V31C-4762:
The Glacier Peak Tephra: A Continental-Scale Latest Pleistocene Time Horizon

Wednesday, 17 December 2014
Sean Pyne-O'Donnell1, Les C. Cwynar2, Jessie H Vincent2, Ray Spear3 and Duane G Froese4, (1)Queen's University Belfast, Belfast, BT9, United Kingdom, (2)University of New Brunswick, Fredericton, NB, Canada, (3)State University of New York at Geneseo, Department of Biology, Geneseo, NY, United States, (4)University of Alberta, Department of Earth and Atmospheric Sciences, Edmonton, AB, Canada
Abstract:
The latest Pleistocene eruptions of Glacier Peak in the Cascade Range deposited a widespread set of tephras throughout much of western North America within a short time span where they serve as valuable marker layers for inter-site correlation and chronostratigraphical control. We report the detection of these tephras in microscopic form in three lakes along the Eastern Seaboard (Maine and Nova Scotia).
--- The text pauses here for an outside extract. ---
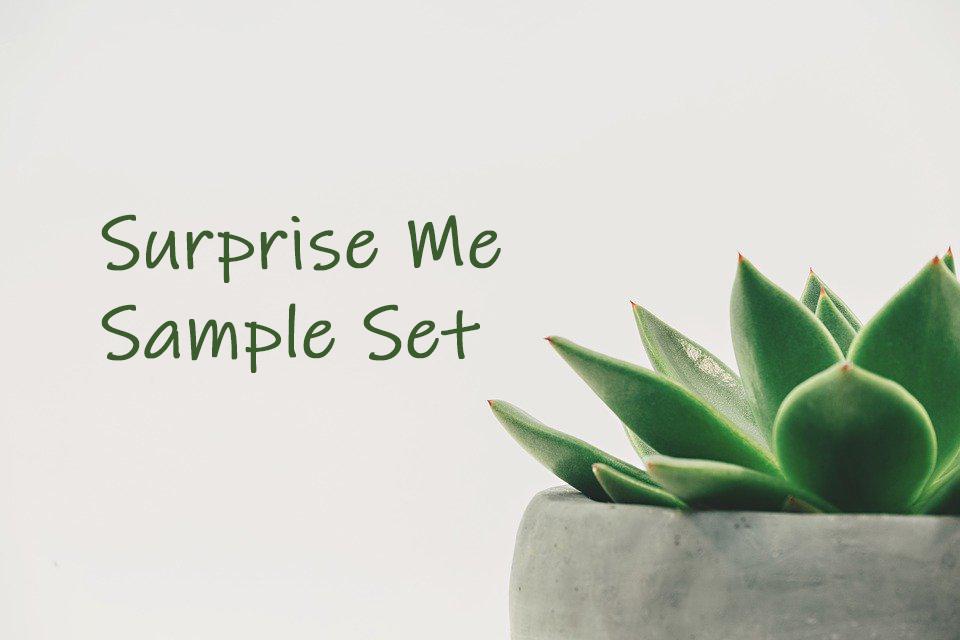 Suprise Me Sample Set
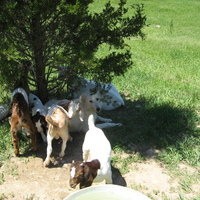 Suzie and her goats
These distinct distal lake layers occur as closely spaced couplets which retain the subtle geochemical variation that characterises the proximal Glacier Peak G and B layers. New radiocarbon dates for the tephras also closely corroborate the most recently revised proximal dates for the tephras (ca. 13,700 – 13,400 cal. yr B.P) which found that they are ca. 400 14C yr older than hitherto thought. Their presence this far eastward implies that their deposition spans the intervening continent (>4000 km) and adds to a developing distal tephrostratigraphical framework with applications to studies of latest Pleistocene deglaciation and environmental change, megafaunal extinction and archaeology.